**The task:**
Reproduce word for word the portion of the IMF statement on Jamaica that begins at the words "An International Monetary" and ends after the words "Stand-By Arrangement (SBA).".

Start Text shown

September 15, 2017
- All quantitative performance criteria and structural benchmarks at end-June 2017 were met.
- The Jamaican economy is rebounding, despite weather swings.
- Concluding public sector wage negotiations and passing the pension bill are urgent for budgetary certainty and fiscal sustainability.
An International Monetary Fund (IMF) staff team led by Uma Ramakrishnan visited Kingston from September 5–15, 2017, to conduct discussions on the second review of Jamaica’s financial and economic program supported by the IMF’s precautionary Stand-By Arrangement (SBA).
At the end of the visit, Ms. Ramakrishnan issued the following statement:
“The IMF team reached a preliminary agreement with the authorities on a set of policies that aims at completing the second review under the SBA. Consideration by the IMF’s Executive Board is tentatively scheduled for October 2017. Upon approval, an additional SDR 126 million (about US$180 million) will be made available for Jamaica, bringing the total accessible credit to about US$790 million. The Jamaican authorities continue to view the SBA as precautionary, and use it as an insurance policy against unforeseen external economic shocks beyond Jamaica’s control.

End Text shown
Start Entries provided

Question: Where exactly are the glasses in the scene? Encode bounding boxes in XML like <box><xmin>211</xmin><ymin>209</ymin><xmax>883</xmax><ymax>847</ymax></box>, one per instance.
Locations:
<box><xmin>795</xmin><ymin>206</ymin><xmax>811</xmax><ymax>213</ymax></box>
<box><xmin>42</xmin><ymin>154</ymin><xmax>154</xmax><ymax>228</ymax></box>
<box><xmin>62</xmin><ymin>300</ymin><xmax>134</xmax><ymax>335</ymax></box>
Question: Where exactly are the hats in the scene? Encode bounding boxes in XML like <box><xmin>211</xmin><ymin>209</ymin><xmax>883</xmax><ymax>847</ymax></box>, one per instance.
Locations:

End Entries provided

**Response to the exercise:**
An International Monetary Fund (IMF) staff team led by Uma Ramakrishnan visited Kingston from September 5–15, 2017, to conduct discussions on the second review of Jamaica’s financial and economic program supported by the IMF’s precautionary Stand-By Arrangement (SBA).